El Gobierno de Filipinas ha comunicado mediante una circular la suspensión de la actividad académica en Metro Manila y en las provincias de Zambales, Bataan, Pampanga, Pangasinan, Tarlac, Bulacan, Laguna, Cavite y Rizal.
Ante la necesidad de que las instituciones y las empresas funcionen en un momento de emergencia nacional la circular especifica que esta suspensión no afecta a los centros de trabajo públicos y privados.
Según el Departamente de Educación (DepEd) 115 colegios de la capital se han reconvertido en refugios en los que se encuentran acogidas casi 10.000 personas.
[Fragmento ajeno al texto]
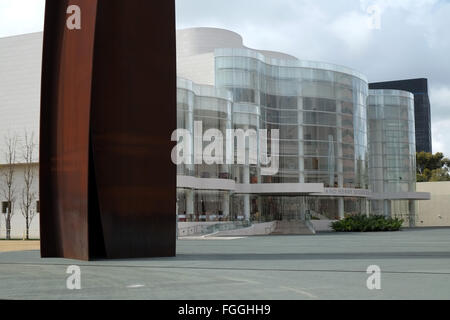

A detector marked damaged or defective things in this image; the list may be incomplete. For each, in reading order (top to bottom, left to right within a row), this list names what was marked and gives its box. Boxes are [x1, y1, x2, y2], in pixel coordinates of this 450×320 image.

rusty steel sculpture [40, 0, 178, 260]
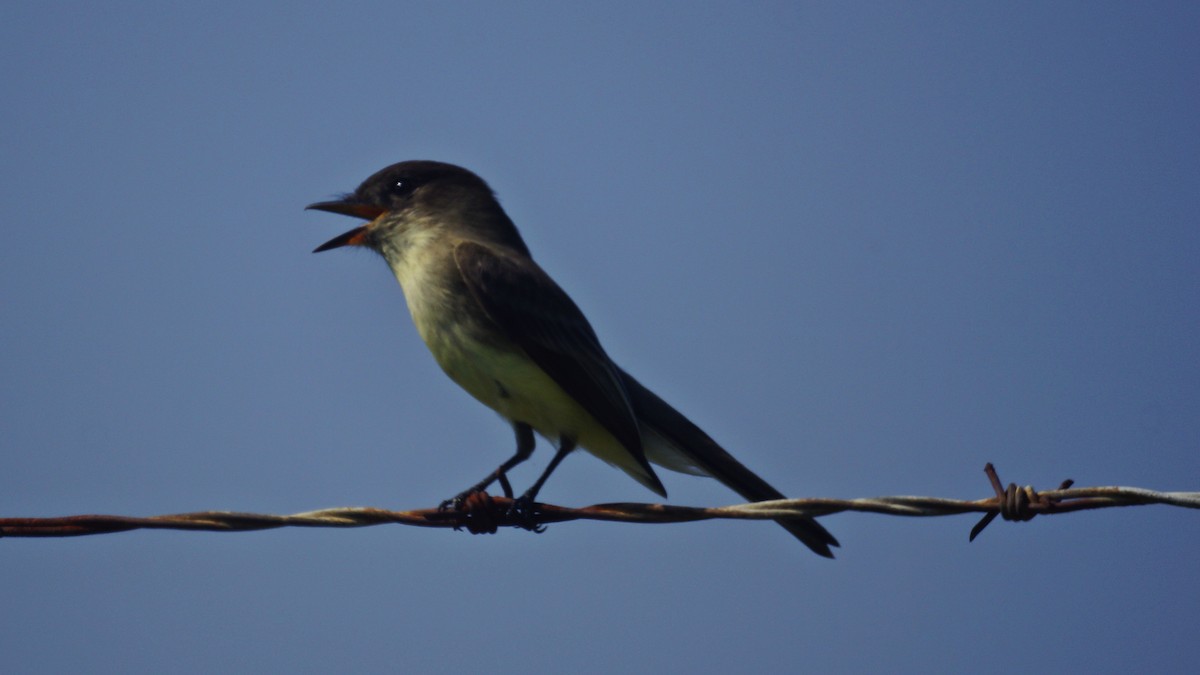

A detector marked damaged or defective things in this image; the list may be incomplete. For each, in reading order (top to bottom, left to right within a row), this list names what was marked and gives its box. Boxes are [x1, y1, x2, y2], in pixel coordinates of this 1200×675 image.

rusty wire section [0, 466, 1195, 538]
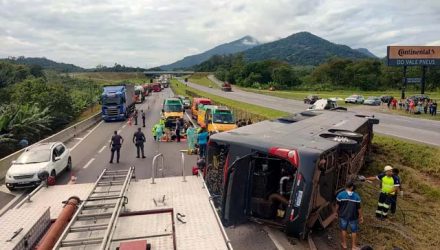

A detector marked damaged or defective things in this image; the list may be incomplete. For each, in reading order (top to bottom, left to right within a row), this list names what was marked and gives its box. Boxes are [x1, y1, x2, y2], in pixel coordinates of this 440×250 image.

overturned bus [204, 109, 378, 238]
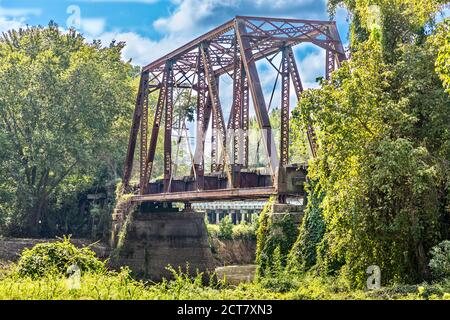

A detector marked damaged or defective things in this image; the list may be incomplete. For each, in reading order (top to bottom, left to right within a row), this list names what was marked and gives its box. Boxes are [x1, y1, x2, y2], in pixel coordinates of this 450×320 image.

rust on steel [121, 15, 346, 202]
rusty steel truss bridge [121, 15, 346, 205]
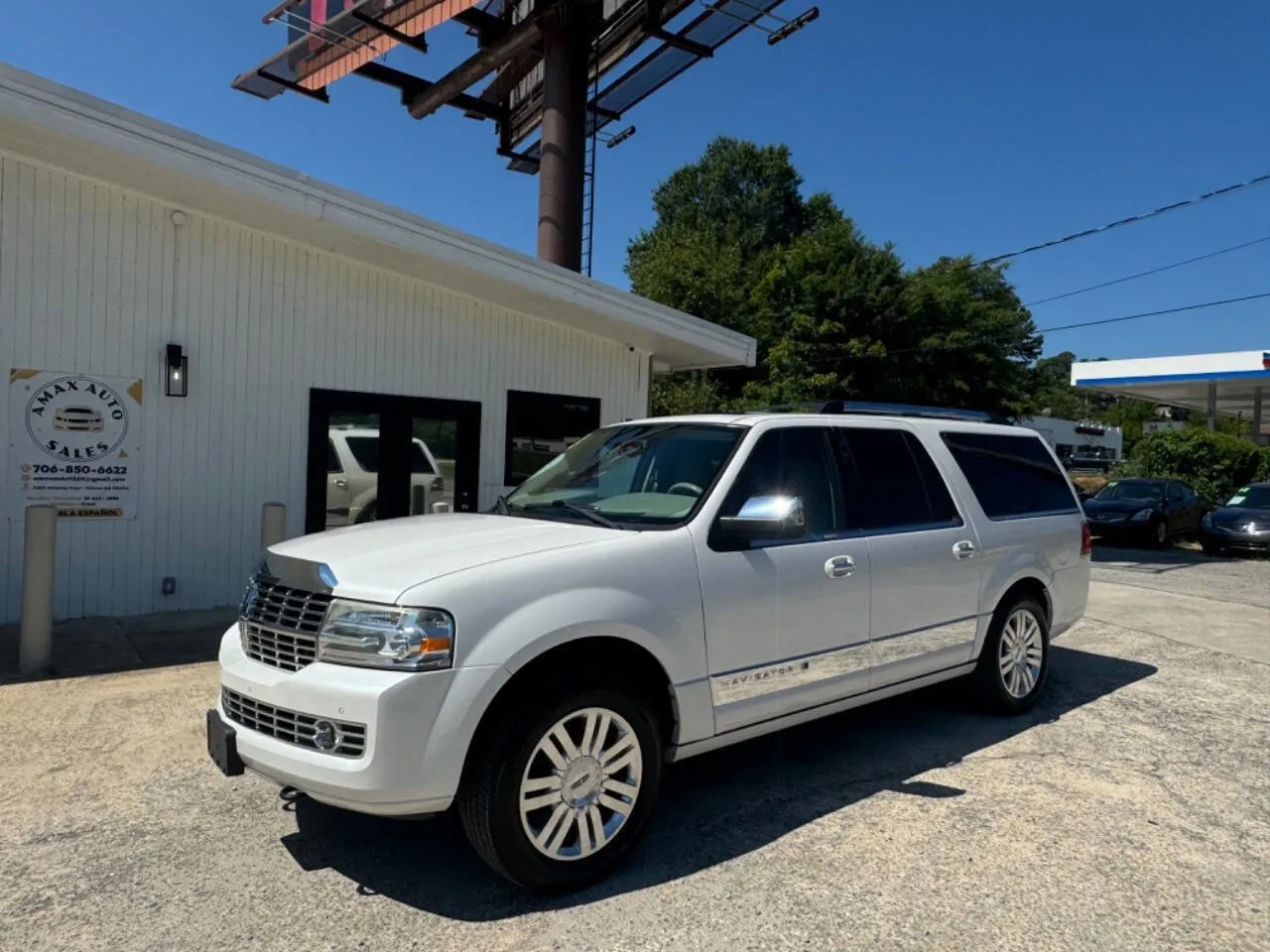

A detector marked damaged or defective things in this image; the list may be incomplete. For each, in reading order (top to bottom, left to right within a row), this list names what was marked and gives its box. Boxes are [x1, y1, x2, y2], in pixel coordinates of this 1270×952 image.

Por lo tanto, incluso con la retirada de las aguas es difícil saber en que momento la actividad escolar podrá volver a la normalidad.
El ministro de Educación Armin Luistro ha mantenido contactos con las autoridades locales para gestionar el reinicio del curso incluyendo en el calendario escolar, si fuera preciso, clases “de repaso” debido a la prolongación del parón escolar.